When your floor is uneven, tiles do not bond properly. The adhesive thickness varies across the surface, creating weak spots where tiles will eventually crack or pop up. You know those hollow sounds some tiles make when you walk on them? That is often because the floor beneath was not properly screeded, leaving air pockets under your expensive imported tiles.

Why Nigerian Builders Sometimes Skip This Step

Here is the honest truth about why some contractors suggest skipping screeding or doing a rushed job. It takes time, requires skill, and adds to the initial construction cost. In a market where everyone is trying to build on tight budgets, screeding becomes an easy target for cost-cutting.

But this is what they do not tell you: proper floor screeding typically adds about five to eight percent to your flooring costs. Fixing a floor that was not screeded properly? That can cost you fifty to one hundred percent more because you have to remove everything, prepare the surface correctly, and start over. Do the math, and screeding suddenly looks like the bargain of the century.

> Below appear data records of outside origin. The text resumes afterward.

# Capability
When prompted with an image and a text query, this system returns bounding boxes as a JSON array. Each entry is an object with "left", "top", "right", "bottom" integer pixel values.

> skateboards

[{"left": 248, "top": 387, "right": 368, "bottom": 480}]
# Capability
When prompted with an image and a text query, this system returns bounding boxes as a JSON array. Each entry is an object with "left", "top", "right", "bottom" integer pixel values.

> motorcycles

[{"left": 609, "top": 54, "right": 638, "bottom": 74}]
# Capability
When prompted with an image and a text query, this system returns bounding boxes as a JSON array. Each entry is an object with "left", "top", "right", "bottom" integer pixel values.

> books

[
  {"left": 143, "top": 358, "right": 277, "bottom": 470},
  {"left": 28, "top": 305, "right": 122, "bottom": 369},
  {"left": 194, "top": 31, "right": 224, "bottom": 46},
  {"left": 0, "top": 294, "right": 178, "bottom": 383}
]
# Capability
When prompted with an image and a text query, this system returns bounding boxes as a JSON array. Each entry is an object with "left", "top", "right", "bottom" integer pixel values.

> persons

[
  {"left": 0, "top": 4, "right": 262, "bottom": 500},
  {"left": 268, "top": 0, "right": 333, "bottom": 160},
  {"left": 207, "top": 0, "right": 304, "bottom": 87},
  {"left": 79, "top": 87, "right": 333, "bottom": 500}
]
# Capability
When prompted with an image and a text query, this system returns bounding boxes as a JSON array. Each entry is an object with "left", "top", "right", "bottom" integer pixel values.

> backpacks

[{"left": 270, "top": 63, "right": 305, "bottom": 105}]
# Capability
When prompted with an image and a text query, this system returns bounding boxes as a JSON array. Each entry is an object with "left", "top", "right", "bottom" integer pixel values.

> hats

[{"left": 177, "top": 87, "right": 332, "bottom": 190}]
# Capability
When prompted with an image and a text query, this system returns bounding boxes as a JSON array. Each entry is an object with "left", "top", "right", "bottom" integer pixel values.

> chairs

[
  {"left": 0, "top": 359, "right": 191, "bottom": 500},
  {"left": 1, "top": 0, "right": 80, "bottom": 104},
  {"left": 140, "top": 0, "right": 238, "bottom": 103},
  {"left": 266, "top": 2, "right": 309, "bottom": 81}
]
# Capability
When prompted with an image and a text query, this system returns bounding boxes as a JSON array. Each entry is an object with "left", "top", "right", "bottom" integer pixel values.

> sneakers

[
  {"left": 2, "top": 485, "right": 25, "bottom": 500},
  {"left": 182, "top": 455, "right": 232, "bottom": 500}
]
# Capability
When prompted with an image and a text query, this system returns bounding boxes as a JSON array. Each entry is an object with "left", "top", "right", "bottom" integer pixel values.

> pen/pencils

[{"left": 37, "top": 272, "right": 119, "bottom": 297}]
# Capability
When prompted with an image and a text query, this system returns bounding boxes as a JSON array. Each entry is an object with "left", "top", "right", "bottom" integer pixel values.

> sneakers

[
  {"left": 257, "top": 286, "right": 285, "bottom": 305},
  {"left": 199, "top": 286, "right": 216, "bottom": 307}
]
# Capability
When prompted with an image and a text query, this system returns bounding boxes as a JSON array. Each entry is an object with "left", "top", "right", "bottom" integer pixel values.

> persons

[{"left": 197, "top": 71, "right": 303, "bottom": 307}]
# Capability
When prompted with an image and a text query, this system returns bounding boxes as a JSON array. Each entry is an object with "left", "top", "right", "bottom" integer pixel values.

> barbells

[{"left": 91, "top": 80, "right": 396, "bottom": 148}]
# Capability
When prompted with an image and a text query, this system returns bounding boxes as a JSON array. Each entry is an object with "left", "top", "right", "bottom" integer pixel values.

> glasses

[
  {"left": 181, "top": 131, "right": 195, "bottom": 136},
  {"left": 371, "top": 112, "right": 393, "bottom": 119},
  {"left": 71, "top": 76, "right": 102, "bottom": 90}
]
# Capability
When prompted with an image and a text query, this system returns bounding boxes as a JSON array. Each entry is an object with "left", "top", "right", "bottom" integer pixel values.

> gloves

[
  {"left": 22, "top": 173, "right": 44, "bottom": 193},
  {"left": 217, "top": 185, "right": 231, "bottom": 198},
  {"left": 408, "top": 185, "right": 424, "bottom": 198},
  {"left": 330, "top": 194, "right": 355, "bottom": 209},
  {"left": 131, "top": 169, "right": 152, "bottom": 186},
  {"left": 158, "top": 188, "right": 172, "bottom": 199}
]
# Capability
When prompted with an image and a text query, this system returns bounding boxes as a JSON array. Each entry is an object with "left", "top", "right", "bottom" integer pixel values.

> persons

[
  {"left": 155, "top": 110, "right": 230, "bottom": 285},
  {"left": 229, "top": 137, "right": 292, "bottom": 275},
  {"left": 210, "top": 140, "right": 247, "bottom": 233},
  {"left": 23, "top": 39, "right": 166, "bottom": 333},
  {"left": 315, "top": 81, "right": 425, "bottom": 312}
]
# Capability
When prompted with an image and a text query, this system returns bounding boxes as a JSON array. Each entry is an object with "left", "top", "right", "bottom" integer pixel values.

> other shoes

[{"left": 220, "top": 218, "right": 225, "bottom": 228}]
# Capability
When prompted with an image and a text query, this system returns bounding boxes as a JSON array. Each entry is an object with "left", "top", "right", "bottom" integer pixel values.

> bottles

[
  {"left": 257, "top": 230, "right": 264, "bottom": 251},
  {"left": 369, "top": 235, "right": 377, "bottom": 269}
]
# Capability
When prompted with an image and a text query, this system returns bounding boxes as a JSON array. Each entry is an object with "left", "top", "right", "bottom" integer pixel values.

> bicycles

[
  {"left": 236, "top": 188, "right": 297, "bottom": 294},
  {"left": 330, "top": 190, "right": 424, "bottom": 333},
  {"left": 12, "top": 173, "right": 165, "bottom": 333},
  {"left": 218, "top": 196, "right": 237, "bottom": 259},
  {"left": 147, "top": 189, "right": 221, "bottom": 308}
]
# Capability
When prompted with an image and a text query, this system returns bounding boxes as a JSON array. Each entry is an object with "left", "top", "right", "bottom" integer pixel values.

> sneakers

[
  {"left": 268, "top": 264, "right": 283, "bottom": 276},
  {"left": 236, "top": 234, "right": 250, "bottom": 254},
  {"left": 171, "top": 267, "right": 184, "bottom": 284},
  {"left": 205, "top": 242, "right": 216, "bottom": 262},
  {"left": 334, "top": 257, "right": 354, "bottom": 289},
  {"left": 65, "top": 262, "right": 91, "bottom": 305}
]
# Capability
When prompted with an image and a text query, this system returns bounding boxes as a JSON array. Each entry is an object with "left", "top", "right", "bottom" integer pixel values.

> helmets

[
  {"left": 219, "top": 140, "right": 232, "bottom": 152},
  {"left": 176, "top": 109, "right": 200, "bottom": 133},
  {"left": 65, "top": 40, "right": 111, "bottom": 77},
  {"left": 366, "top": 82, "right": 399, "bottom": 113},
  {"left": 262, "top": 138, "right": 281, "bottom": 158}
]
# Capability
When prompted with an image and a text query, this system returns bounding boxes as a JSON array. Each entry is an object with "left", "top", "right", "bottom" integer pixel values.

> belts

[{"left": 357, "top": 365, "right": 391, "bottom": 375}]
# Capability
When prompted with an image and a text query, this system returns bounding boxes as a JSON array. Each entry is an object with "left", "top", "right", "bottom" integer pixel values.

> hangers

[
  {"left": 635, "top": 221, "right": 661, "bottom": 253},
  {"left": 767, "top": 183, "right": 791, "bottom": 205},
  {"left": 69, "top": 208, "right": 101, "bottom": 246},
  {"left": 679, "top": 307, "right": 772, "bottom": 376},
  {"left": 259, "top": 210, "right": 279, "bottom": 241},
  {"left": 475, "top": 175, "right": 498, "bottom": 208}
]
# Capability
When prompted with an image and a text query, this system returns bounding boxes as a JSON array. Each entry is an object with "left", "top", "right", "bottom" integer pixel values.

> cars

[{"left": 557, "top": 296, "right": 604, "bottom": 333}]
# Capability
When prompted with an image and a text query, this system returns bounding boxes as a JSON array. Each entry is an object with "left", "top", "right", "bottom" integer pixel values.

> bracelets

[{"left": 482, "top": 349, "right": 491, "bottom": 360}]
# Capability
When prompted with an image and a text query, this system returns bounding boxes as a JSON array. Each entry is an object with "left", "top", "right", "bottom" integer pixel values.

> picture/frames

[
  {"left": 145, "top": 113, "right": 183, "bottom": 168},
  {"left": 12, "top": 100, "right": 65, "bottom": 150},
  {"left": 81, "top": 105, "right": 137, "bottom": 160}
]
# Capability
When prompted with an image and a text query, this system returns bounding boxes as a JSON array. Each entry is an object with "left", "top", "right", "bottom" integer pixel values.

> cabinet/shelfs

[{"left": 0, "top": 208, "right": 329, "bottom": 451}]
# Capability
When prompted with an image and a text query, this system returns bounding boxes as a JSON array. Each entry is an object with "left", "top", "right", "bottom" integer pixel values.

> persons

The Hidden Benefits Nobody Talks About

Beyond preventing tile disasters, floor screeding does something magical for your home. It creates a moisture barrier that protects your floors from dampness rising through the concrete. In your homes, especially in areas with high humidity or during rainy seasons, this protection is invaluable.

Properly screeded floors also improve your home’s thermal properties. The smooth, dense surface helps regulate temperature better than rough concrete, which means your rooms stay slightly cooler in our hot climate. It is a small benefit that adds up to real comfort over the years you will live in that house.

What Proper Screeding Actually Involves

Good floor screeding is not just slapping some cement on the ground and smoothing it out. Professional screeding involves careful measurement to ensure the floor is level, the right mix ratio of materials, adequate thickness usually between 25 and 40 millimeters, and proper curing time before any flooring goes on top.

The screeding process also addresses drainage. In bathrooms and kitchens, skilled workers create subtle slopes that guide water toward drains without creating noticeable unevenness. This is the kind of expertise that saves you from standing in ankle-deep water every time you shower.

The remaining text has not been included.